Pacoima Middle School cadets and volunteers from the community planting trees in the “living schoolyard” at its unveiling on Saturday, Sept. 28. (Photo by Adam Corey Thomas/TreePeople)

Eight years after Principal Simer Garcha expressed her desire to green and beautify her campus at Pacoima Middle School, the “living schoolyard” was unveiled as volunteers from the school and community gathered to celebrate the final planting of native trees.

The unveiling and community planting – held on Saturday, Sept. 28 – was the last phase of the school’s greening project. The new living schoolyard replaced 14,000 square feet of blacktop with a large garden that is designed as space for the school community to assemble and has smaller “reading gardens” with sitting areas where students can relax and enjoy a book.

Around 30 volunteers – including teachers, Pacoima Middle cadets and parents – attended the event to help plant more than a dozen trees in the garden. The volunteers were broken up into groups, each naming a tree after it had been firmly planted.

One of the volunteers, Brandy Jaime, heard about the project through her daughter, a sixth grader and a Pacoima Middle cadet. She thought it was a wonderful idea and came on Saturday to help beautify the school but was pleasantly surprised to see how large the garden was.

“I hope [this project] becomes a trend because it would be so nice to have this kind of courtyard or peaceful sitting area for a lot of schools,” Jaime said. “It definitely beautifies [the school] more.”

Daniel Berger, executive director of TreePeople, said the garden will serve as a “living classroom” that will improve students’ physical and mental health. 

“There’s a huge need for these types of classrooms in Southern California and the San Fernando Valley,” Berger said, where communities are affected by extreme heat.

“I think it’s one of the most important things in the world to teach children about the environment and being eco-friendly,” Berger said. “This is the one planet that we’ve got. We’re the stewards of it, and we need to take care of it and we need to instill that belief and understanding and lessons with the next generation so that they can carry that forward.”

School is the best place to teach kids, he continued, where they spend most of their time during the week. Taking what they learned at school, students can use those lessons in their community – planting trees in their yards and becoming environmental advocates themselves.

The project at Pacoima Middle is one of about two dozen that TreePeople currently has to green Los Angeles Unified School District (LAUSD) campuses, and Berger said this one serves as an example of the work that can be done.

“This is one of the first that we have completed in this current relationship with LAUSD, and we know that it’s just the start of more to come,” Berger said. “We’re going to transform campuses across the region, bring shade equity, trees and greening to those areas that need it most.”

The physical environment in and around the school has been a point of concern for Garcha.

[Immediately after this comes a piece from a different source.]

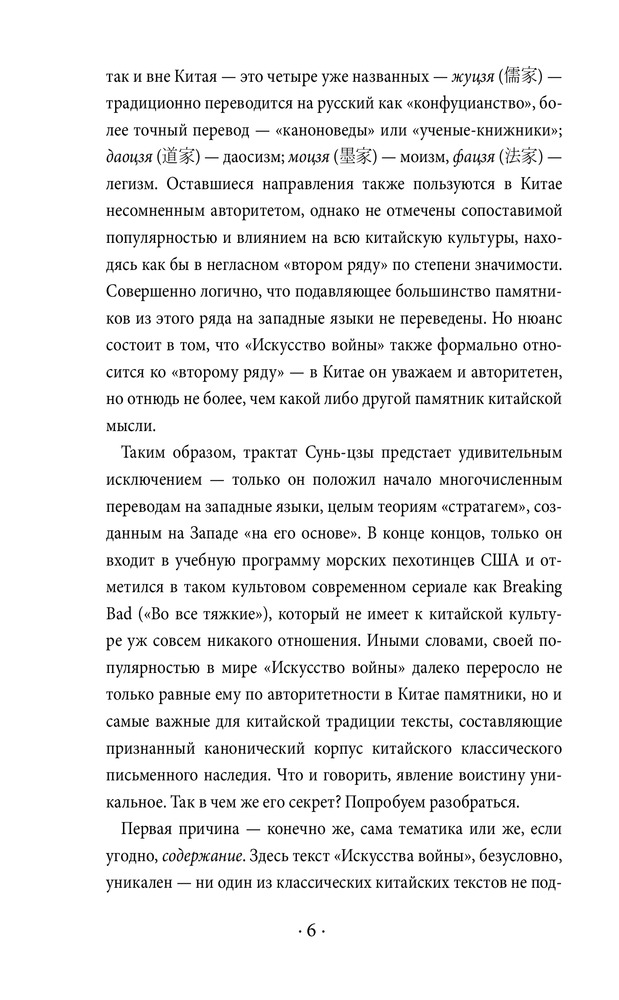 так и вне Китая — это четыре уже названных — жуцзя (儒家) — традиционно переводится на русский как «конфуцианство», более точный перевод — «каноноведы» или «ученые-книжники»; даоцзя (道家) — даосизм; моцзя (墨家) — моизм, фацзя (法家) — легизм. Оставшиеся направления также пользуются в Китае несомненным авторитетом, однако не отмечены сопоставимой популярностью и влиянием на всю китайскую культуры, находясь как бы в негласном «втором ряду» по степени значимости. Совершенно логично, что подавляющее большинство памятников из этого ряда на западные языки не переведены. Но нюанс состоит в том, что «Искусство войны» также формально относится ко «второму ряду» — в Китае он уважаем и авторитетен, но отнюдь не более, чем какой либо другой памятник китайской мысли.

Таким образом, трактат Сунь-цзы предстает удивительным исключением — только он положил начало многочисленным переводам на западные языки, целым теориям «стратагем», созданным на Западе «на его основе». В конце концов, только он входит в учебную программу морских пехотинцев США и отметился в таком культовом современном сериале как Breaking Bad («Во все тяжкие»), который не имеет к китайской культуре уж совсем никакого отношения. Иными словами, своей популярностью в мире «Искусство войны» далеко переросло не только равные ему по авторитетности в Китае памятники, но и самые важные для китайской традиции тексты, составляющие признанный канонический корпус китайского классического письменного наследия. Что и говорить, явление воистину уникальное. Так в чем же его секрет? Попробуем разобраться.

Первая причина — конечно же, сама тематика или же, если угодно, содержание. Здесь текст «Искусства войны», безусловно, уникален — ни один из классических китайских текстов не под-

· 6 ·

Approximately 70% of the campus is covered in asphalt, and there’s plenty of car pollution from the busy streets and 5 Freeway next to the school.

Garcha first brought up her concerns to LAUSD Board Member Kelly Gonez in 2016, when she became principal of Pacoima Middle. Three weeks later, Gonez returned to the school with the environmental organization TreePeople. Through their collaboration, they received a nearly $800,000 grant from the California Natural Resources Agency’s Urban Greening Program for the project.

“As a result, my campus is changing,” Garcha said. “We have already planted 100-plus trees all over campus. … I’m really, really excited to see that this place will be used by my teachers to talk about climate change, sustainability [and] native vegetation.

“The main thing that I’m excited about,” Garcha continued, “is that this place will give relief to my students who are cooped in all day inside their classrooms during lunch and break [to] enjoy nature and get relief from the heat.”

Gonez, echoing some of Garcha’s sentiments, added that too many LAUSD campuses are covered in asphalt and concrete and they look “more like prisons than the places of joy and learning that we want them to be.”

The Saturday unveiling came almost exactly two years after the LAUSD Board of Education passed a resolution, authored by Gonez, setting a minimum standard of 30% green space on all campuses by 2035. Although the project is a step in the right direction, Gonez said that more still needs to be done.

“Two hundred and five of our elementary schools have 10% or less green spaces on their campuses right now. That is an injustice that we need to do something about,” Gonez said. “We have over 100 projects in the pipeline to build more green schoolyards in our schools in LA Unified, and our students deserve that.”